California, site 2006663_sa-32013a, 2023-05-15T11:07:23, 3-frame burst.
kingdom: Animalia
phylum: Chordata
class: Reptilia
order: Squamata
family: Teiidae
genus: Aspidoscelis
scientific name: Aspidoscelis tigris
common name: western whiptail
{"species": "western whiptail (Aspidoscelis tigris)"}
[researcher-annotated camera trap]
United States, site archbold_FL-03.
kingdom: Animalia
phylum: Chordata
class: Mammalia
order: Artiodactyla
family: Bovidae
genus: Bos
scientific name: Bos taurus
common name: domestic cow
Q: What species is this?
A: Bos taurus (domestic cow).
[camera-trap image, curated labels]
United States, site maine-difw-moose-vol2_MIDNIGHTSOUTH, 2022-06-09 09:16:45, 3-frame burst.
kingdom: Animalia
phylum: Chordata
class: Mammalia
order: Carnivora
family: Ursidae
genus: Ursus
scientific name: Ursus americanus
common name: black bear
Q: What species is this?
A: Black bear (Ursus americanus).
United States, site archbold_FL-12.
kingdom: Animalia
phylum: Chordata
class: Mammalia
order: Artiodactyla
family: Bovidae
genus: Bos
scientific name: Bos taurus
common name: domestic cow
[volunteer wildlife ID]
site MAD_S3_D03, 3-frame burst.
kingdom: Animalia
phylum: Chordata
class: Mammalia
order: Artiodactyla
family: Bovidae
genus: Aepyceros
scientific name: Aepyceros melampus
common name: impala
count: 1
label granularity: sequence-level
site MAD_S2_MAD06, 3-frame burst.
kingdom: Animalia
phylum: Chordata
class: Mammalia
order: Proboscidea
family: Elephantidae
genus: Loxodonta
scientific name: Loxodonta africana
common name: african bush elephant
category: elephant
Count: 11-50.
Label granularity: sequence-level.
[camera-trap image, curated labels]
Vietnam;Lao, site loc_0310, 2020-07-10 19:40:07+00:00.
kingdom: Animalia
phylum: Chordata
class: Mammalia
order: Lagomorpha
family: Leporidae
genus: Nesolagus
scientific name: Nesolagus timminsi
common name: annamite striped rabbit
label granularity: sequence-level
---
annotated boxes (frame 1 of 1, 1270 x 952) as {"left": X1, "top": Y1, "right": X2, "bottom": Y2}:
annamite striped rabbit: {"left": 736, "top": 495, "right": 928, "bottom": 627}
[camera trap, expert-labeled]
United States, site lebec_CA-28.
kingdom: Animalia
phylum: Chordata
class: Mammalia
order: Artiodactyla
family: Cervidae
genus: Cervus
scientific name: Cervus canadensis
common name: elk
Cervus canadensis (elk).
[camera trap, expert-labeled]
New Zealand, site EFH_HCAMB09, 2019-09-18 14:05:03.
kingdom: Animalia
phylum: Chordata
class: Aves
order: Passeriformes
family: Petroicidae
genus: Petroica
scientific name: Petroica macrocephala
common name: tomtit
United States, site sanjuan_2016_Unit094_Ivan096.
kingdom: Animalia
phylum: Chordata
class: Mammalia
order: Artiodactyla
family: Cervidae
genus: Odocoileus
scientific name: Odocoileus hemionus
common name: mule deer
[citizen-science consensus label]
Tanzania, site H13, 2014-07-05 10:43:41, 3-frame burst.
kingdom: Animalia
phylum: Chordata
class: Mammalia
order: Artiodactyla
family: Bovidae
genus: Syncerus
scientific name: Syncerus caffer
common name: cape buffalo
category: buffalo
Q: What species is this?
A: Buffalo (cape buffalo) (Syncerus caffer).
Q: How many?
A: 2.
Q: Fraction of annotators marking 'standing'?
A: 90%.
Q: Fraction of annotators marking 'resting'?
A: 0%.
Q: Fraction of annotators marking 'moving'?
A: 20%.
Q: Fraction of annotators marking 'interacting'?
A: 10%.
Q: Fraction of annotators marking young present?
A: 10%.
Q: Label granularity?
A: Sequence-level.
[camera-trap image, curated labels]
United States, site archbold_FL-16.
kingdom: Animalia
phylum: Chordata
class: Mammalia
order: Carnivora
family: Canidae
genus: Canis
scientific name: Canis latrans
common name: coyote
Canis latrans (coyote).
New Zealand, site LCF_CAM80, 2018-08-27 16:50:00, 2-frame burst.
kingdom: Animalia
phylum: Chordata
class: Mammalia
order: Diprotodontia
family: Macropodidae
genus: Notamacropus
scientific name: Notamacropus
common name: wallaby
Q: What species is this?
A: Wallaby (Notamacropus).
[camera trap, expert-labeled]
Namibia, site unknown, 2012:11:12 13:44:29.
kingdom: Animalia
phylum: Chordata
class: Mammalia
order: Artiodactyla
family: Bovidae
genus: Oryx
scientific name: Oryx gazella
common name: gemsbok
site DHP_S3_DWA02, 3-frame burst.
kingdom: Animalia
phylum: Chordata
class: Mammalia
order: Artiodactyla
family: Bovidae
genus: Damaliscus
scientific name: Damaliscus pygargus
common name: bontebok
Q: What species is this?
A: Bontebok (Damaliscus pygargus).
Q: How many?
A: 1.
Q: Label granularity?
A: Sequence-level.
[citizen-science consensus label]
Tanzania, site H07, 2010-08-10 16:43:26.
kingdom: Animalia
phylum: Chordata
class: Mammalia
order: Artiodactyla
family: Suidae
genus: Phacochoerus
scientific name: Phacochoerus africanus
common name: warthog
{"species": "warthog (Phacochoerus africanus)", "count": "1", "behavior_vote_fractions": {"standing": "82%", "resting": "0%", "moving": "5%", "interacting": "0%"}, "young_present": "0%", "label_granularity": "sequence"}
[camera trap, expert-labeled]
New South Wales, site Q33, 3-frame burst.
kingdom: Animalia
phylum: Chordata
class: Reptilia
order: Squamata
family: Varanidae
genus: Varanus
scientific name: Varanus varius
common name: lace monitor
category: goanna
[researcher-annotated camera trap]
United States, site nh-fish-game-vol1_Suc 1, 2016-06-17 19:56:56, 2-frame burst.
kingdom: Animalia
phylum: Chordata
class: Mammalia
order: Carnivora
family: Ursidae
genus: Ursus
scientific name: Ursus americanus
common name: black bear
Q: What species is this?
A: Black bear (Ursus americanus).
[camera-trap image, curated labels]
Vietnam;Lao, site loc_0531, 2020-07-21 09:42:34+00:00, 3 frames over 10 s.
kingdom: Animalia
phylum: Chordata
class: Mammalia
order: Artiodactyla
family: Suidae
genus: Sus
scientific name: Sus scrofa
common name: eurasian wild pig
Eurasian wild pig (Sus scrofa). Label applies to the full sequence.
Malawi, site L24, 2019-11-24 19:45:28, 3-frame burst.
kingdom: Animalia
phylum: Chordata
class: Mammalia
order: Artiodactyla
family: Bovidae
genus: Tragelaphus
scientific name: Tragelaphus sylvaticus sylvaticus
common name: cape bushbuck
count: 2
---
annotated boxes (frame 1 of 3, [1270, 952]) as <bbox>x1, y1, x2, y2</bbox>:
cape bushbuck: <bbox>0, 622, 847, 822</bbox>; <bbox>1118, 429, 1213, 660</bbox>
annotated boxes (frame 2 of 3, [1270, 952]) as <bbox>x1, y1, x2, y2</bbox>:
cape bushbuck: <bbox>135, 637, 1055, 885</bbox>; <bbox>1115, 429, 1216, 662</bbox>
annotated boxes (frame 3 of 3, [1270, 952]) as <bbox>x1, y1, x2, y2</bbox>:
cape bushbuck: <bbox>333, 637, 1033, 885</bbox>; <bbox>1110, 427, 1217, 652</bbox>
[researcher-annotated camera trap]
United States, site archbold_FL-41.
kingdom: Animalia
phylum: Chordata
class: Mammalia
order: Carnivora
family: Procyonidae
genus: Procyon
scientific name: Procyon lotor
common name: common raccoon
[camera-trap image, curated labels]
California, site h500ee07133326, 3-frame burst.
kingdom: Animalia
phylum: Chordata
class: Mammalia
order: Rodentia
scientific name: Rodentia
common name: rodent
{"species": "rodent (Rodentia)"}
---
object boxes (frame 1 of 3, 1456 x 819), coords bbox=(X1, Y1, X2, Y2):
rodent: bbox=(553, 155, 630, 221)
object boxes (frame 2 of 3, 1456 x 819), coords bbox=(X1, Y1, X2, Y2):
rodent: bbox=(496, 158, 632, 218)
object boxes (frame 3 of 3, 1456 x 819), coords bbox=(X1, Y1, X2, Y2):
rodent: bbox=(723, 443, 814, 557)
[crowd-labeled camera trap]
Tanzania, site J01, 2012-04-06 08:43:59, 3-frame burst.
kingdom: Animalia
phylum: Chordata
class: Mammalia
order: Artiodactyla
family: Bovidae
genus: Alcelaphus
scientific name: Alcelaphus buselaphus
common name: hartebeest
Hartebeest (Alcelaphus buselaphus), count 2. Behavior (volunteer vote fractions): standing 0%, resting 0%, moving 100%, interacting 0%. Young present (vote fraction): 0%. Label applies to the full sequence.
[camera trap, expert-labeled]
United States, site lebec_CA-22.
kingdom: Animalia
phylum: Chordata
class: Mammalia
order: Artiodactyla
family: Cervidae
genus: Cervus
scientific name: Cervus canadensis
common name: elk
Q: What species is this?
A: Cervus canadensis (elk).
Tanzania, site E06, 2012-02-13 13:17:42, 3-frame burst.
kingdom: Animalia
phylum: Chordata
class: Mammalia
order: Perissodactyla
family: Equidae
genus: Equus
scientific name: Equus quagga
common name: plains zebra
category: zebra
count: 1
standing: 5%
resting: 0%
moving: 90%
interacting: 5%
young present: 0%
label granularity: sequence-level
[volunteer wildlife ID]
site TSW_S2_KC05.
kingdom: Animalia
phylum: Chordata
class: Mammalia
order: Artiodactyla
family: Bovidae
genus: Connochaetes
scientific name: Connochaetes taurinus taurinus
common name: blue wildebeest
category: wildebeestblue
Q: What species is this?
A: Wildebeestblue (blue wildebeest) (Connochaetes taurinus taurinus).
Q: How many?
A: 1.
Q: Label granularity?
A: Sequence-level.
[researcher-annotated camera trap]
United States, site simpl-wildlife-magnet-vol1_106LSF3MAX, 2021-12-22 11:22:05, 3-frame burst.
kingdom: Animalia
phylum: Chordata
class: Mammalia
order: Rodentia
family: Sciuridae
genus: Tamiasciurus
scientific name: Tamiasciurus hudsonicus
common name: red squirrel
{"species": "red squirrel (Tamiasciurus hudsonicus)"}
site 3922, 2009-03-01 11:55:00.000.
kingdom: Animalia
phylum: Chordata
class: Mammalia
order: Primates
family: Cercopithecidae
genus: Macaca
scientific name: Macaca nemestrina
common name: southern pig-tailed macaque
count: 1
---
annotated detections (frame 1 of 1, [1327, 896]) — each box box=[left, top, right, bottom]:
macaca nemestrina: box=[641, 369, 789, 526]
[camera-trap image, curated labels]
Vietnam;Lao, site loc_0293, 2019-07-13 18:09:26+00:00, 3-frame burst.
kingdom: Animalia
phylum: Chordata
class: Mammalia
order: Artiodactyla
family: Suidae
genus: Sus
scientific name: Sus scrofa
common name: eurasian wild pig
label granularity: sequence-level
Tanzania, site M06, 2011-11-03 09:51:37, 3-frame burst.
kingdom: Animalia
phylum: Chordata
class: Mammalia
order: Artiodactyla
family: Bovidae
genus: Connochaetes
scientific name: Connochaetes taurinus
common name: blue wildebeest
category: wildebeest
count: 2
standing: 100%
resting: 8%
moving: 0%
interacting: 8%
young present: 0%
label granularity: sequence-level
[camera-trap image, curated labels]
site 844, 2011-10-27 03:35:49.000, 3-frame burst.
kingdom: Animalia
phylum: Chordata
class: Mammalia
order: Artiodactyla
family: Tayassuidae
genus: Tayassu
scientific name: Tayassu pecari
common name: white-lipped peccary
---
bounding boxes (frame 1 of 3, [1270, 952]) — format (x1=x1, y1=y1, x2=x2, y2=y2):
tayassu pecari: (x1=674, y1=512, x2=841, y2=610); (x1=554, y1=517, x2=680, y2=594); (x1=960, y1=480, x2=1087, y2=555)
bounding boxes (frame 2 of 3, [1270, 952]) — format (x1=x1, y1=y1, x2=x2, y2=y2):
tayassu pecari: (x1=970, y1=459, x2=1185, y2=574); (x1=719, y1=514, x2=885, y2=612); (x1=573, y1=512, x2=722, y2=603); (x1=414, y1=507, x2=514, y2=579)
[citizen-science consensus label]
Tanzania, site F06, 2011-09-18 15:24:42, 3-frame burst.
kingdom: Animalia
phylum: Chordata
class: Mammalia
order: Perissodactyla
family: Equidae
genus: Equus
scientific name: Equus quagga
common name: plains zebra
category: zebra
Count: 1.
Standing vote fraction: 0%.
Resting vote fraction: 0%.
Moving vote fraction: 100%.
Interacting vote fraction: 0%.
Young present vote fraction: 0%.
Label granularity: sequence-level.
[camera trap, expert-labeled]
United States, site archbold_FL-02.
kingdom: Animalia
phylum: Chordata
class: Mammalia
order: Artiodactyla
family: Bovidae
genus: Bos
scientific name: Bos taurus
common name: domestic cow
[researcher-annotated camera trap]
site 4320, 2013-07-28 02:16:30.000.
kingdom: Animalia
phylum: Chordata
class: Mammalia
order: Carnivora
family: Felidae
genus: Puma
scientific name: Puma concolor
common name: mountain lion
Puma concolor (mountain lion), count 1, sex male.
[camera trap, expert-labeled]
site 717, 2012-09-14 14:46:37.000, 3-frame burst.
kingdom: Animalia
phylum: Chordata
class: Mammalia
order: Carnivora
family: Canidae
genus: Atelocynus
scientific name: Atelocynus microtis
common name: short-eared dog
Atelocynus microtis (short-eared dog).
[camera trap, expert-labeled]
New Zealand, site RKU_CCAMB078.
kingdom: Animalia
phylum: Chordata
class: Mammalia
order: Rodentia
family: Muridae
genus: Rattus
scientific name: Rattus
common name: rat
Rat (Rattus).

Work instructions: Look through the listing, and copy each line in which the string "marking" turns up.

Result below:
Q: Fraction of annotators marking 'standing'?
Q: Fraction of annotators marking 'resting'?
Q: Fraction of annotators marking 'moving'?
Q: Fraction of annotators marking 'interacting'?
Q: Fraction of annotators marking young present?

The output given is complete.